Texto do exercício |
━━━━━━━━━━━━━━━━

Os meus pais deixaram-me fazer a 3ª classe, graças ao Inácio do Marialves, que me dava pão e a professora que, quando se apercebeu, que eu passava fome, passou a dar-me todos os dias o caldo e por vezes presigo, escondido dos outros alunos. Também cheguei a ver dar o caldo ás filhas do Rija.
Era uma professora muito humana. Em nada a beliscaram na sua dignidade, os bolos da palmatória e as vergastadas que deu aos alunos. Eu levei bastantes. Os poucos alunos que ainda estão vivos, podem testemunhar o seu passado. (Ver Post, Escola da Aldeia, quando publicar).
Como, na freguesia, só havia uma única escola e apenas com uma sala, primeiro, eram escritos os filhos e filhas dos lavradores e das pessoas importantes, ligadas ao regime, depois eram escritos os filhos dos caseiros e por ultimo, os filhos dos Indigentes, se houvesse lugar na sala em redor das carteiras.
As autoridades daquela Época
Autoridades Policiais e Judiciais da freguesia do Rêgo, regidas pela Constituição Política Portuguesa, votada directamente pelo Povo em 19 de Março de 1933 e entrou em vigor no dia 11 de Abril de 1933. Tendo sido alterada por várias Leis posteriores.

━━━━━━━━━━━━━━━━

Material de consulta |
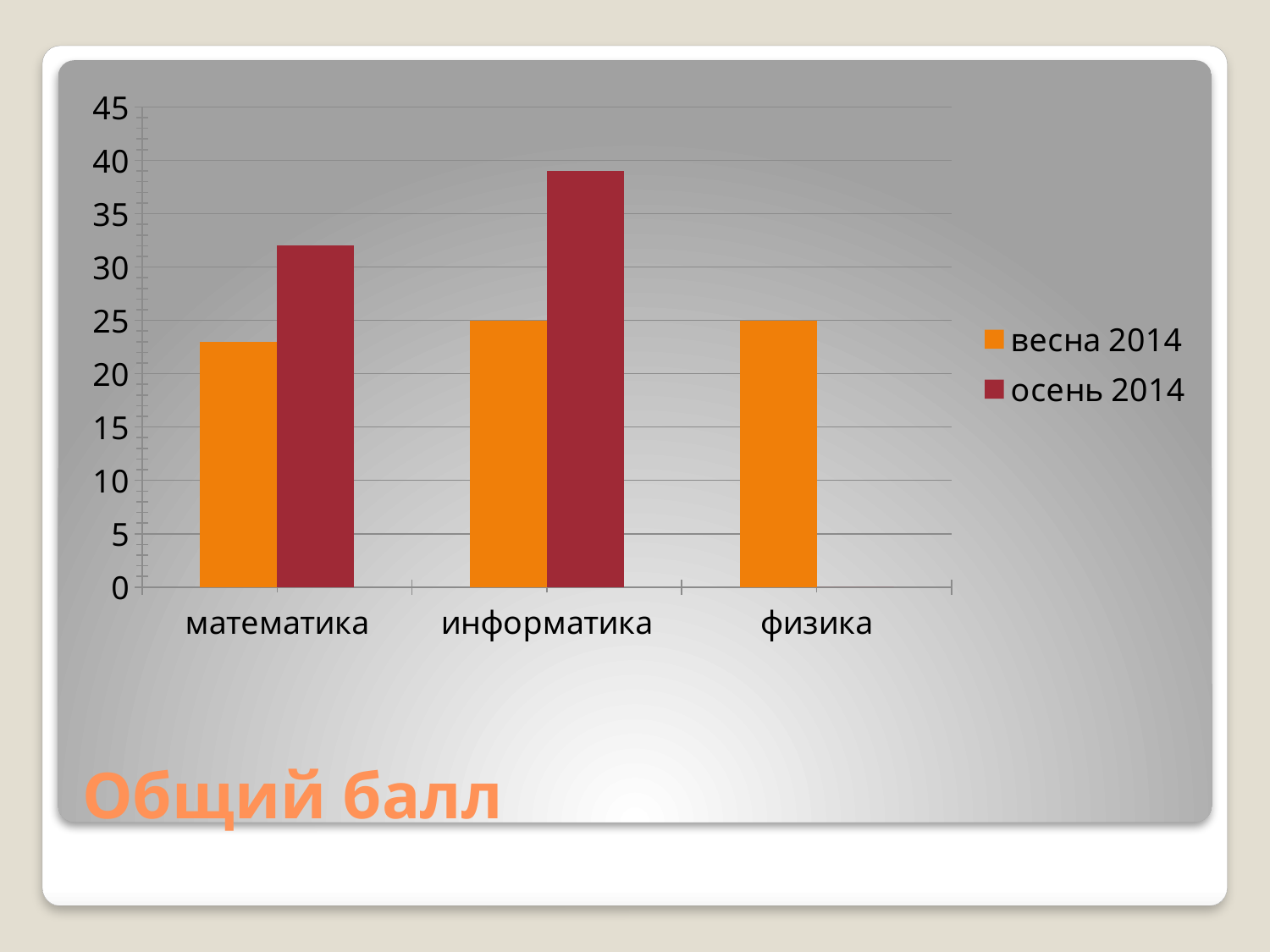
Is the value for информатика in the осень 2014 series greater or less than 35? greater Is the value for математика in the осень 2014 series greater or less than 30? greater Which category has the highest value for the осень 2014 series? информатика For математика, which series has the larger value, весна 2014 or осень 2014? осень 2014 Which series is shown in orange in the chart? весна 2014 Is the value for математика in the весна 2014 series greater or less than 25? less How many categories are shown on the x axis of the chart? 3 Which category has the lowest value for the весна 2014 series? математика How many series does the chart's legend list? 2 What kind of chart is shown on the slide? bar chart What is the title of the chart? Общий балл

━━━━━━━━━━━━━━━━

Instruções das tarefas |
- A) Segundo o texto, quantas salas tinha a única escola da freguesia?
- B) No texto, reescreva o trecho que começa nas palavras que contêm "Como, na freguesia, só" e termina em "redor das carteiras.", trocando "lavradores" por "agricultores".

Respostas escritas |
- A) Apenas uma sala.

- B)
Como, na freguesia, só havia uma única escola e apenas com uma sala, primeiro, eram escritos os filhos e filhas dos agricultores e das pessoas importantes, ligadas ao regime, depois eram escritos os filhos dos caseiros e por ultimo, os filhos dos Indigentes, se houvesse lugar na sala em redor das carteiras.